At its peak, SAC yielded average estimated returns of approximately 30 percent.
Point72 declined to comment when reached this week.
Westport-based Bridgewater Associates, the world’s largest hedge fund by assets under management, fared much better. Its cornerstone Pure Alpha fund posted a 14.6 percent return last year.
The firm’s investment strategy could point to its anticipation of an economic slowdown.
“A lot of optimism about future earnings growth has been baked into equity valuations,” Bridgewater CoChief Investment Officer
Bob Prince said in an interview last October with the Financial Times. “But we are at a potential inflection point where the economy is moving from hot to mediocre.”

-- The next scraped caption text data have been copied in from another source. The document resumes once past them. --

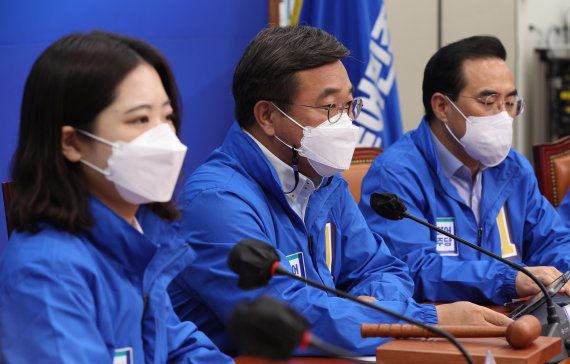 윤호중 더불어민주당 상임선거대책위원장이 31일 오전 서울 여의도 국회에서 열린 중앙선거대책위원회의에 참석해 모두발언을 하고 있다. (공동취재사진) 사진=뉴시스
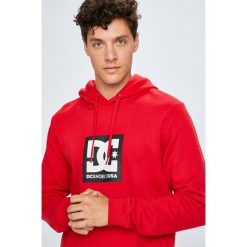 DC - Bluza. Czerwone bluzy męskie DC, z nadrukiem, z bawełny. W wyprzedaży za 239.90 zł.
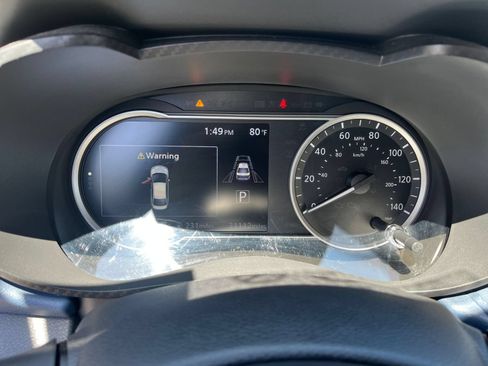 Used 2025 Nissan Versa SV FWD image 38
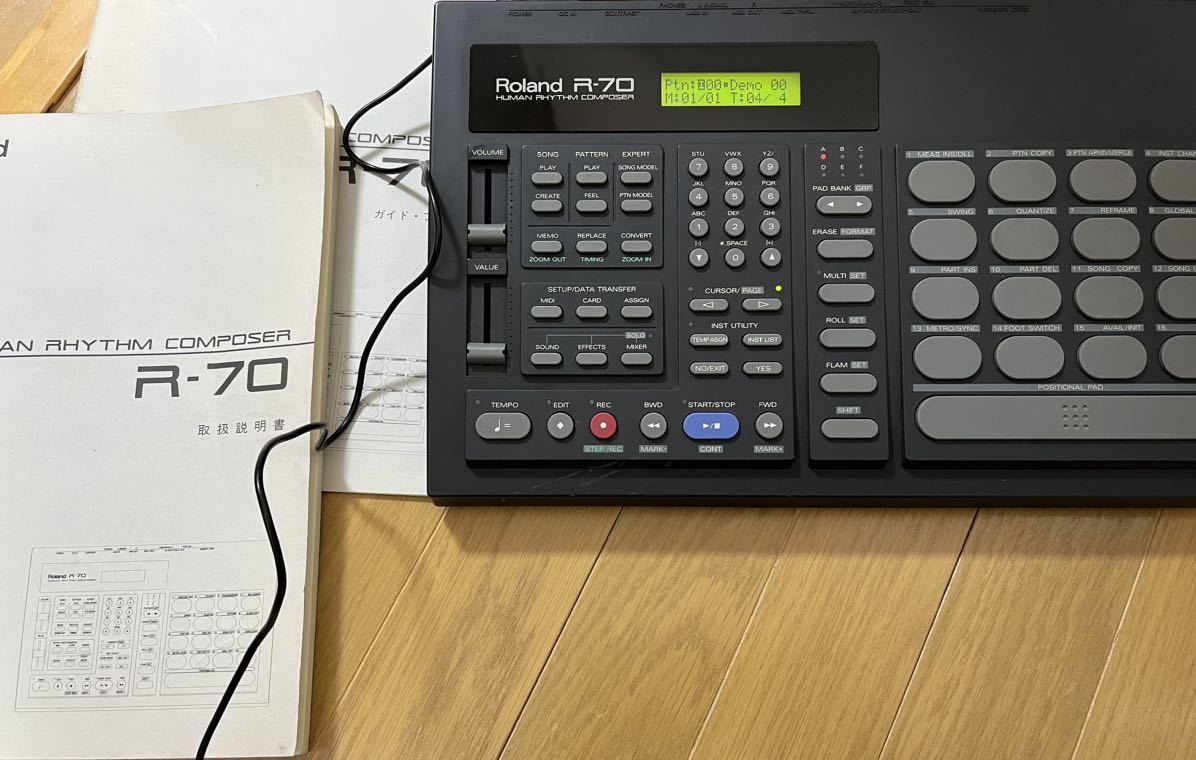 訳あり1円スタート Roland R-70 専用アダプター 取扱説明書マニュアル付属 レアな サウンド音源モジュール シーケンサー(音源 ...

Despite its robust results, Bridgewater is significantly downsizing. It plans to outsource in March nearly 200 Stamford jobs to professional-services firm Genpact.
Bridgewater officials could not be reached for comment this week.
Local firms’ results did not surprise Connecticut Hedge Fund Association President Bruce McGuire, who cited their varying specialties in assets including stocks, bonds and futures contracts.
“It would surprise me only if they all managed ‘equity long/short’ funds, and there was great dispersion in returns,” McGuire said.
Overall, U.S. hedge funds lost an average of 0.09 percent on their investments in 2018, according to financialservices data firm Preqin. In 2017, they recorded an average gain of 11.3 percent.
As markets become more unstable, hedge funds are increasingly hard-pressed to find sure-fire investments. Nearly every major asset class — including the S&P 500 stock index, which last year finished with a 4.4 percent loss — saw returns decline or change negligibly during the past year.
“It is difficult to make money when all assets go down,” said John Knopf, an associate professor of finance at the University of Connecticut. “The only way you were going to make money was to ‘short’ things.”
Institutional support
Institutional investors such as corporate and public pension funds, university endowments and foundations remain linchpins of the industry.
Yale University’s endowment comprises the largest Connecticut-based institutional investor with hedge funds, according to Preqin. It allocates about $6 billion to such asset managers.
Messages left for a Yale spokeswoman were not returned.
The pension fund of Farmington-based United Technologies Corp. ranks second in the state. It allots about $3.5 billion to hedge funds.
UTC declined to comment when reached.
Status quo
Despite the inconsistent results, Connecticut remains one of the world’s top hedge fund hubs.
Among the states, Connecticut hosted last year the third-largest number of active hedge fund managers, 211, according to Preqin. Only New York and California had more.
After New York, the state ranked No. 2 in assets under management, with a total of about $384 billion.
A handful of firms still dominate the industry in the Nutmeg State. As the world’s largest hedge fund, Bridgewater operated with about $163 billion of assets under management, according to Preqin. AQR is No. 2 in the state, with holdings of about $114 billion.
Those companies are unlikely to soon be surpassed by startups.
The number of active hedge funds in Connecticut shrunk by 9 percent between 2016 and 2018, to about 700, according to Preqin. In five of the past six years, fund liquidations have exceeded fund launches in Connecticut.
A diminishing industry reflects doubts about its effectiveness.
Some investors balk at the annual management fees and share of returns commanded by hedge funds. Connecticut-based firms’ average management charges equaled 1.47 percent of their assets, Preqin reported.
“The question is asked, ‘Can I expect an active fund manager to do better than the overall market?’” Lawrence J. White, a professor of economics at New York University, said in a recent interview.